この春にワンルームマンションを購入、その勢い余って、ペットを飼うことにしました。広いリビングで過ごす休日の物足りなさ。勢いだけではありません。空間も余っていたのです。
パートナーに選んだのは毛足の長いメスの猫。全身フワフワの毛並みは、どこにふれてもここちよく、ぬいぐるみのようなシルエットは見ていて気分も和みます。こうしたまるまるフワフワ系のペットをモフ族と呼ぶそうです。
確かに触れてモフッ、顔をうずめてモフッという感触がたまりません。気が向いた時だけの「かまってくれよ」モードをのぞけば、気ままにくつろぐ冷めたパートナーに、積極的にからんでいるのはわたくしのようです。
一方的な日々のモフモフ攻勢に、はたして猫は、どう思っているのでしょうか? 時にはモフモフ攻勢からけだるそうに抜け出し、気づけば窓からジッと外の景色をうかがい、あくびをし、顔を延々となで、目を細めてうずくまっています。
猫だから当たり前の行動、なのかもしれません。でも、もしやスキンシップにヘキエキしていない? 外に出られなくて不満? ストレスためてない?
などと猫のご機嫌をうかがううちにすっかりわたくしのストレスがたまってしまいました。
「飼うんじゃなかった、かな……」
そうつぶやいた瞬間、インタフォンが鳴りました。もしかして……。
そうです。宅配便で届いた紫の箱。中にはやはり、メッセージカード。
中には棒や板の部品のようなもの。組み立て式のキャットタワーです。
思えば、無味乾燥な広いだけの部屋に癒しや心地よさをくれた猫に、わたくしが与えていたのは食事ぐらい。
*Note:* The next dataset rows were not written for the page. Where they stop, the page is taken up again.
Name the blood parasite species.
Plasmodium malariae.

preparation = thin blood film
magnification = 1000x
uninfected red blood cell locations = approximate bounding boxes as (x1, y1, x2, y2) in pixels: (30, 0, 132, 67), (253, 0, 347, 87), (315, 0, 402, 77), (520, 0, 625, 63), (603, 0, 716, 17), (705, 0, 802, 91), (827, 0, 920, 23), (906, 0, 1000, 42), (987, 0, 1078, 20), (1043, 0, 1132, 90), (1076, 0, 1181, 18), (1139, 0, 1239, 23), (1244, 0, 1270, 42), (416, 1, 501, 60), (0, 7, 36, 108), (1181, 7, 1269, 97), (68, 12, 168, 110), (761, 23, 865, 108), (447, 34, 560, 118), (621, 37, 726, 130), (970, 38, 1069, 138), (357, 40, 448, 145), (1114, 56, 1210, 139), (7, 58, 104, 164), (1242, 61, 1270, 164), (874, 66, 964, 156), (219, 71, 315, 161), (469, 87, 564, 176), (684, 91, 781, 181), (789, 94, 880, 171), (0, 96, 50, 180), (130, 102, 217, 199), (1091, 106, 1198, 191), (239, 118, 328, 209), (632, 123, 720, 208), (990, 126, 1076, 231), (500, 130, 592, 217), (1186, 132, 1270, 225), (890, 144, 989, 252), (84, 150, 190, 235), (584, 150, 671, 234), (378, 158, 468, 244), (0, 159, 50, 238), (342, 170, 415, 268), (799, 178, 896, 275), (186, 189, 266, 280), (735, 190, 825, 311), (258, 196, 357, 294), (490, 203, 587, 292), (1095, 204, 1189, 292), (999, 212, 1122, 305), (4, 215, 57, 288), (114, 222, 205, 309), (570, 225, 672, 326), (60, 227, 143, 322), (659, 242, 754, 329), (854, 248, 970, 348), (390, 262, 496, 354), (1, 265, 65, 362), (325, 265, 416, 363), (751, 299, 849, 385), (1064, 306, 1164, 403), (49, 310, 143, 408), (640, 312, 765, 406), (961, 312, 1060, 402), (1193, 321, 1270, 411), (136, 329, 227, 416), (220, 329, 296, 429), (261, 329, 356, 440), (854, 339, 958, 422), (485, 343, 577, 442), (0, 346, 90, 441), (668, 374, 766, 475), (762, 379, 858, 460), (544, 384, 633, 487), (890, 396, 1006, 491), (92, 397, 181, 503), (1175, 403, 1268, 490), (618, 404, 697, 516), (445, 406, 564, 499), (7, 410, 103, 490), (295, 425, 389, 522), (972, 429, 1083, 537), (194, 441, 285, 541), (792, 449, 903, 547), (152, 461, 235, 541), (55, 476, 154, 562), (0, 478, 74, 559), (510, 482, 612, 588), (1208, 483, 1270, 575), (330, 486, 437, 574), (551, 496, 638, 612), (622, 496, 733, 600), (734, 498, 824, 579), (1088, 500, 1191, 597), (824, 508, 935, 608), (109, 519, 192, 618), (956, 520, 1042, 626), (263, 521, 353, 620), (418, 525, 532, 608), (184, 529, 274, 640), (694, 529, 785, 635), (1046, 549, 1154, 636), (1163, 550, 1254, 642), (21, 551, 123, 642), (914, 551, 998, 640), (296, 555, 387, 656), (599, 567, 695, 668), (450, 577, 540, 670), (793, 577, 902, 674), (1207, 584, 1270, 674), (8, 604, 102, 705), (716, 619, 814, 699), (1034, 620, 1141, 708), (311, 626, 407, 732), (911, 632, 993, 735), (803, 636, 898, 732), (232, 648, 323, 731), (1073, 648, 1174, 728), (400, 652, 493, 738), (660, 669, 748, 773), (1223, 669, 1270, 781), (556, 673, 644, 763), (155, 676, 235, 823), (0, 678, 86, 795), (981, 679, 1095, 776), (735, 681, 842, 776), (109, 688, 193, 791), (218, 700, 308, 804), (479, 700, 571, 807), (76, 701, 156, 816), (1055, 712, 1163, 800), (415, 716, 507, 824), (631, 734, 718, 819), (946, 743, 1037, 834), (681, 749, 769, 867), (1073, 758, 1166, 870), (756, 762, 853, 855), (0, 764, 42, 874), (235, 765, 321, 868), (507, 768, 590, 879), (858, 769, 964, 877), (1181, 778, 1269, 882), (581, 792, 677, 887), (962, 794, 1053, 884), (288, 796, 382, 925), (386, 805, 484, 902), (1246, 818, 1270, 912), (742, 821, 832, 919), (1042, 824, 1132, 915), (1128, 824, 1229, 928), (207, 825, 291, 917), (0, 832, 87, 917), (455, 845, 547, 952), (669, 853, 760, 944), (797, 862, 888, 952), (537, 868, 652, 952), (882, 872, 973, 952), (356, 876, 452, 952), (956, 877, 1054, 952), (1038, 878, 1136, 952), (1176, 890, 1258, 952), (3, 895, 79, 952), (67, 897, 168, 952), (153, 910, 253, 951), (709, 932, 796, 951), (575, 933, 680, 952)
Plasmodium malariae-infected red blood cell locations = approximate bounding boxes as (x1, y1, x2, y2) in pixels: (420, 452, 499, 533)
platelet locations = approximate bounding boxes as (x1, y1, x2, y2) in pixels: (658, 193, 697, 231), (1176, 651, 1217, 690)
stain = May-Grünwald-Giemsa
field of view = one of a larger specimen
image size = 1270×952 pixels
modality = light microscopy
猫から見たら、やはり無味乾燥な部屋だったのかもしれません。
組み上がっていくキャットタワーに興味を示し、猫は目をランランとさせています。
仕事から帰ったわたくしを、猫は以前より積極的に出むかえてくれるようになりました。留守中は、日がな一日、飽きることなくキャットタワーで遊んでいるのでしょう。「かまってくれよ」モードも、以前にも増してゆったり感があり見ていて癒されます。
身体もしまってきたのか、モフモフ感も健康的です。さらにプラスされたわたくしの楽しみもあります。
モフモフ攻勢から抜け出した猫は、タワーにのぼると頭上から優雅に部屋を見渡しています。それを見上げるわたくし。日常生活で上を見上げることは意外に少ないもの。首をそらすのも気持ちいいし、部屋の天井の高さもあらためて実感できて心地よさが増しました。
ん? まだ見ぬ、謎の人物に「サマ」とかつけてるし。ケゲンな顔のわたくしをのぞき込みに来た猫をモフッとしながら、わたくしは天井に紫の箱の人の姿を想像してみるのでした。